### Required task 1
Can you reproduce the post about Earth and its creation word for word, from "God’s Miraculous Shot" to "a bare foot."?
### Required task 2
Could you carry on the post about Earth and its creation from the point where it stops?

### Page text
* * *

Showing posts with label Big Bang. Show all posts
Showing posts with label Big Bang. Show all posts

Sunday, March 22, 2015

God’s Miraculous Shot


It is remarkable to realize that for the vastness that can only be described today as infinity, how incredible this tiny little dot in the universe our planet Earth truly is.

The perfect blue of a sky on a warm spring day. The warmth of the sun in a cool breeze. The green of the grass, soft on the ground to cushion a bare foot.

All the pieces so perfectly crafted.

Even in a barren dessert there is the beauty of the reds and browns of the sands sculpted by the wind and baked by the sun.

Even in the middle of the vastest of oceans, the shades of the blues and rhythm of the waves dictated by the Moon some 238,860 miles above.

The caps of the world, more barren than the desserts comprised only of ice and snow, are beautiful in their lights and shadows.

Masterfully designed, perfectly crafted, brilliant in their inception, and flawless in execution.

The physicist will tell you that all of this is a result of extreme luck – the laws of motion and gravity and probability all calculated in one big bang 13.8 billion years ago.

The spiritualist will tell you that it is all God in every second of every flutter of a butterfly's wing. That this was all done for man, for man's benefit, and that the world did not even exist before man was here to experience it.

If a tree falls in the woods, and no one is there to hear it, does it make a sound?

"The vibration of the force of the fall would impact the atoms of the matter in the surrounding objects to cause an effect" would state the physicist.

"If it wasn't heard, then what does it matter?" would state the cleric.

Me? I think the answer lies someplace in the middle.

I think there is an intelligent creator, responsible for all that we know now.

* * *

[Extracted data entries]

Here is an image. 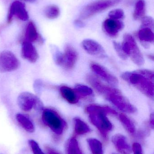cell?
Masks as SVG:
<instances>
[{"label": "cell", "instance_id": "obj_1", "mask_svg": "<svg viewBox=\"0 0 154 154\" xmlns=\"http://www.w3.org/2000/svg\"><path fill=\"white\" fill-rule=\"evenodd\" d=\"M122 78L148 97L154 98L153 72L146 69L126 72L122 75Z\"/></svg>", "mask_w": 154, "mask_h": 154}, {"label": "cell", "instance_id": "obj_2", "mask_svg": "<svg viewBox=\"0 0 154 154\" xmlns=\"http://www.w3.org/2000/svg\"><path fill=\"white\" fill-rule=\"evenodd\" d=\"M90 122L98 128L103 137H106L112 128V125L107 117L108 114L117 115L115 110L108 106L90 105L86 107Z\"/></svg>", "mask_w": 154, "mask_h": 154}, {"label": "cell", "instance_id": "obj_3", "mask_svg": "<svg viewBox=\"0 0 154 154\" xmlns=\"http://www.w3.org/2000/svg\"><path fill=\"white\" fill-rule=\"evenodd\" d=\"M122 49L127 57H130L132 61L138 66H141L144 63L143 54L137 46L134 37L129 34H125L124 36Z\"/></svg>", "mask_w": 154, "mask_h": 154}, {"label": "cell", "instance_id": "obj_4", "mask_svg": "<svg viewBox=\"0 0 154 154\" xmlns=\"http://www.w3.org/2000/svg\"><path fill=\"white\" fill-rule=\"evenodd\" d=\"M122 0H97L86 5L80 12V20H86L119 4Z\"/></svg>", "mask_w": 154, "mask_h": 154}, {"label": "cell", "instance_id": "obj_5", "mask_svg": "<svg viewBox=\"0 0 154 154\" xmlns=\"http://www.w3.org/2000/svg\"><path fill=\"white\" fill-rule=\"evenodd\" d=\"M42 120L56 134L60 135L66 126V123L55 110L50 109H43Z\"/></svg>", "mask_w": 154, "mask_h": 154}, {"label": "cell", "instance_id": "obj_6", "mask_svg": "<svg viewBox=\"0 0 154 154\" xmlns=\"http://www.w3.org/2000/svg\"><path fill=\"white\" fill-rule=\"evenodd\" d=\"M17 103L20 108L25 112L30 111L33 108L39 110L43 108L40 100L34 94L28 91L22 92L19 95Z\"/></svg>", "mask_w": 154, "mask_h": 154}, {"label": "cell", "instance_id": "obj_7", "mask_svg": "<svg viewBox=\"0 0 154 154\" xmlns=\"http://www.w3.org/2000/svg\"><path fill=\"white\" fill-rule=\"evenodd\" d=\"M20 66V62L11 51L4 50L0 52V72L7 73L17 70Z\"/></svg>", "mask_w": 154, "mask_h": 154}, {"label": "cell", "instance_id": "obj_8", "mask_svg": "<svg viewBox=\"0 0 154 154\" xmlns=\"http://www.w3.org/2000/svg\"><path fill=\"white\" fill-rule=\"evenodd\" d=\"M106 99L123 112L134 113L137 111L135 107L134 106L122 95L118 90H116Z\"/></svg>", "mask_w": 154, "mask_h": 154}, {"label": "cell", "instance_id": "obj_9", "mask_svg": "<svg viewBox=\"0 0 154 154\" xmlns=\"http://www.w3.org/2000/svg\"><path fill=\"white\" fill-rule=\"evenodd\" d=\"M14 16L23 21H26L29 19L25 4L17 0L11 4L7 16V22L11 23Z\"/></svg>", "mask_w": 154, "mask_h": 154}, {"label": "cell", "instance_id": "obj_10", "mask_svg": "<svg viewBox=\"0 0 154 154\" xmlns=\"http://www.w3.org/2000/svg\"><path fill=\"white\" fill-rule=\"evenodd\" d=\"M22 57L32 63H34L39 59V54L34 45L31 42L24 40L22 44Z\"/></svg>", "mask_w": 154, "mask_h": 154}, {"label": "cell", "instance_id": "obj_11", "mask_svg": "<svg viewBox=\"0 0 154 154\" xmlns=\"http://www.w3.org/2000/svg\"><path fill=\"white\" fill-rule=\"evenodd\" d=\"M103 29L105 32L111 37H115L123 29L124 24L119 20L108 19L103 23Z\"/></svg>", "mask_w": 154, "mask_h": 154}, {"label": "cell", "instance_id": "obj_12", "mask_svg": "<svg viewBox=\"0 0 154 154\" xmlns=\"http://www.w3.org/2000/svg\"><path fill=\"white\" fill-rule=\"evenodd\" d=\"M82 46L87 52L99 57H105V53L103 47L97 42L91 39H86L82 42Z\"/></svg>", "mask_w": 154, "mask_h": 154}, {"label": "cell", "instance_id": "obj_13", "mask_svg": "<svg viewBox=\"0 0 154 154\" xmlns=\"http://www.w3.org/2000/svg\"><path fill=\"white\" fill-rule=\"evenodd\" d=\"M77 58V53L74 48L70 45H67L63 53V62L61 66L66 69H71L74 67Z\"/></svg>", "mask_w": 154, "mask_h": 154}, {"label": "cell", "instance_id": "obj_14", "mask_svg": "<svg viewBox=\"0 0 154 154\" xmlns=\"http://www.w3.org/2000/svg\"><path fill=\"white\" fill-rule=\"evenodd\" d=\"M91 68L94 73L101 77L105 81L113 87H116L118 85V81L115 77L111 75L105 68L100 65L92 64Z\"/></svg>", "mask_w": 154, "mask_h": 154}, {"label": "cell", "instance_id": "obj_15", "mask_svg": "<svg viewBox=\"0 0 154 154\" xmlns=\"http://www.w3.org/2000/svg\"><path fill=\"white\" fill-rule=\"evenodd\" d=\"M112 142L117 150L121 154H131L132 149L125 137L121 134H116L113 137Z\"/></svg>", "mask_w": 154, "mask_h": 154}, {"label": "cell", "instance_id": "obj_16", "mask_svg": "<svg viewBox=\"0 0 154 154\" xmlns=\"http://www.w3.org/2000/svg\"><path fill=\"white\" fill-rule=\"evenodd\" d=\"M25 41L33 42H36L42 39V37L38 32L37 27L32 21H29L25 29Z\"/></svg>", "mask_w": 154, "mask_h": 154}, {"label": "cell", "instance_id": "obj_17", "mask_svg": "<svg viewBox=\"0 0 154 154\" xmlns=\"http://www.w3.org/2000/svg\"><path fill=\"white\" fill-rule=\"evenodd\" d=\"M60 92L62 97L71 104H76L79 101V97L75 91L71 88L67 86H62L60 88Z\"/></svg>", "mask_w": 154, "mask_h": 154}, {"label": "cell", "instance_id": "obj_18", "mask_svg": "<svg viewBox=\"0 0 154 154\" xmlns=\"http://www.w3.org/2000/svg\"><path fill=\"white\" fill-rule=\"evenodd\" d=\"M15 118L20 125L25 131L30 133L34 132L35 127L32 121L27 116L21 113H18L15 116Z\"/></svg>", "mask_w": 154, "mask_h": 154}, {"label": "cell", "instance_id": "obj_19", "mask_svg": "<svg viewBox=\"0 0 154 154\" xmlns=\"http://www.w3.org/2000/svg\"><path fill=\"white\" fill-rule=\"evenodd\" d=\"M137 36L139 40L143 42L152 43L154 40L153 32L152 29L148 28H141L138 31Z\"/></svg>", "mask_w": 154, "mask_h": 154}, {"label": "cell", "instance_id": "obj_20", "mask_svg": "<svg viewBox=\"0 0 154 154\" xmlns=\"http://www.w3.org/2000/svg\"><path fill=\"white\" fill-rule=\"evenodd\" d=\"M146 12V3L144 0H138L137 2L134 13V18L135 20L142 19Z\"/></svg>", "mask_w": 154, "mask_h": 154}, {"label": "cell", "instance_id": "obj_21", "mask_svg": "<svg viewBox=\"0 0 154 154\" xmlns=\"http://www.w3.org/2000/svg\"><path fill=\"white\" fill-rule=\"evenodd\" d=\"M59 8L55 5H50L44 9V14L47 19L54 20L58 18L60 15Z\"/></svg>", "mask_w": 154, "mask_h": 154}, {"label": "cell", "instance_id": "obj_22", "mask_svg": "<svg viewBox=\"0 0 154 154\" xmlns=\"http://www.w3.org/2000/svg\"><path fill=\"white\" fill-rule=\"evenodd\" d=\"M75 132L78 135H82L90 132V129L86 123L78 118L74 119Z\"/></svg>", "mask_w": 154, "mask_h": 154}, {"label": "cell", "instance_id": "obj_23", "mask_svg": "<svg viewBox=\"0 0 154 154\" xmlns=\"http://www.w3.org/2000/svg\"><path fill=\"white\" fill-rule=\"evenodd\" d=\"M87 143L93 154H103V147L99 140L94 138L87 139Z\"/></svg>", "mask_w": 154, "mask_h": 154}, {"label": "cell", "instance_id": "obj_24", "mask_svg": "<svg viewBox=\"0 0 154 154\" xmlns=\"http://www.w3.org/2000/svg\"><path fill=\"white\" fill-rule=\"evenodd\" d=\"M119 119L121 123L124 125L126 129L131 134H134L135 132L136 128L133 121L124 114H120Z\"/></svg>", "mask_w": 154, "mask_h": 154}, {"label": "cell", "instance_id": "obj_25", "mask_svg": "<svg viewBox=\"0 0 154 154\" xmlns=\"http://www.w3.org/2000/svg\"><path fill=\"white\" fill-rule=\"evenodd\" d=\"M75 91L79 97H87L93 93L92 89L83 84H77L75 87Z\"/></svg>", "mask_w": 154, "mask_h": 154}, {"label": "cell", "instance_id": "obj_26", "mask_svg": "<svg viewBox=\"0 0 154 154\" xmlns=\"http://www.w3.org/2000/svg\"><path fill=\"white\" fill-rule=\"evenodd\" d=\"M68 154H83L76 138L73 137L69 142L68 146Z\"/></svg>", "mask_w": 154, "mask_h": 154}, {"label": "cell", "instance_id": "obj_27", "mask_svg": "<svg viewBox=\"0 0 154 154\" xmlns=\"http://www.w3.org/2000/svg\"><path fill=\"white\" fill-rule=\"evenodd\" d=\"M108 17L110 19L119 20L124 17V13L122 9H115L109 12Z\"/></svg>", "mask_w": 154, "mask_h": 154}, {"label": "cell", "instance_id": "obj_28", "mask_svg": "<svg viewBox=\"0 0 154 154\" xmlns=\"http://www.w3.org/2000/svg\"><path fill=\"white\" fill-rule=\"evenodd\" d=\"M141 28H148L153 29L154 20L152 17L150 16H146L142 18Z\"/></svg>", "mask_w": 154, "mask_h": 154}, {"label": "cell", "instance_id": "obj_29", "mask_svg": "<svg viewBox=\"0 0 154 154\" xmlns=\"http://www.w3.org/2000/svg\"><path fill=\"white\" fill-rule=\"evenodd\" d=\"M29 144L33 154H45L39 146L38 143L34 140H29Z\"/></svg>", "mask_w": 154, "mask_h": 154}, {"label": "cell", "instance_id": "obj_30", "mask_svg": "<svg viewBox=\"0 0 154 154\" xmlns=\"http://www.w3.org/2000/svg\"><path fill=\"white\" fill-rule=\"evenodd\" d=\"M113 43H114V48L118 56L122 59H127L128 57L123 51L121 44L116 42H114Z\"/></svg>", "mask_w": 154, "mask_h": 154}, {"label": "cell", "instance_id": "obj_31", "mask_svg": "<svg viewBox=\"0 0 154 154\" xmlns=\"http://www.w3.org/2000/svg\"><path fill=\"white\" fill-rule=\"evenodd\" d=\"M133 150L134 154H143L142 146L138 143H134L133 144Z\"/></svg>", "mask_w": 154, "mask_h": 154}, {"label": "cell", "instance_id": "obj_32", "mask_svg": "<svg viewBox=\"0 0 154 154\" xmlns=\"http://www.w3.org/2000/svg\"><path fill=\"white\" fill-rule=\"evenodd\" d=\"M74 23H75L76 26L79 27V28H83L85 26L84 23L80 20H76L74 22Z\"/></svg>", "mask_w": 154, "mask_h": 154}, {"label": "cell", "instance_id": "obj_33", "mask_svg": "<svg viewBox=\"0 0 154 154\" xmlns=\"http://www.w3.org/2000/svg\"><path fill=\"white\" fill-rule=\"evenodd\" d=\"M154 115L152 114L151 115V118H150V124H151V126L153 128L154 127Z\"/></svg>", "mask_w": 154, "mask_h": 154}, {"label": "cell", "instance_id": "obj_34", "mask_svg": "<svg viewBox=\"0 0 154 154\" xmlns=\"http://www.w3.org/2000/svg\"><path fill=\"white\" fill-rule=\"evenodd\" d=\"M48 154H59L55 152V151H53L52 149H50V148H48Z\"/></svg>", "mask_w": 154, "mask_h": 154}, {"label": "cell", "instance_id": "obj_35", "mask_svg": "<svg viewBox=\"0 0 154 154\" xmlns=\"http://www.w3.org/2000/svg\"><path fill=\"white\" fill-rule=\"evenodd\" d=\"M24 1L29 2L33 3L36 0H24Z\"/></svg>", "mask_w": 154, "mask_h": 154}, {"label": "cell", "instance_id": "obj_36", "mask_svg": "<svg viewBox=\"0 0 154 154\" xmlns=\"http://www.w3.org/2000/svg\"><path fill=\"white\" fill-rule=\"evenodd\" d=\"M112 154H117L115 153H112Z\"/></svg>", "mask_w": 154, "mask_h": 154}]
</instances>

* * *

### Written answer 1
God’s Miraculous Shot


It is remarkable to realize that for the vastness that can only be described today as infinity, how incredible this tiny little dot in the universe our planet Earth truly is.

The perfect blue of a sky on a warm spring day. The warmth of the sun in a cool breeze. The green of the grass, soft on the ground to cushion a bare foot.

### Written answer 2
But not sitting right above us, not involved in every nuance of every action.


Think of a very skilled billiards player, one who can sink all the balls on the table before missing.

His break is very important as he shoots the cue ball into the mass of balls on the other side of the table.

Yet he knows where to aim and how hard to hit and what type of spin to use to achieve the result – precisely planned but seemingly chaotic movement of the mass of balls all reacting to each other as they bump off each other and the rails of the table - to finally rest in a position.

Where the billiards player can now pick the right order to easily make each shot.

And he makes it look so easy.

The balls all go where he wants – but his impact is only the split second that the tip of his cue – a cue shaped and chalked to his design – hit's the white cue ball. Everything else results from that precise strike.

Think a golfer who needs to sink his golf ball in the hole that more than five football fields away, and he needs to do so striking that ball only three times to score an eagle.

Like the billiard player, the golfer only controls the result at that precise moment he strikes the ball. After that, the laws of physics take over.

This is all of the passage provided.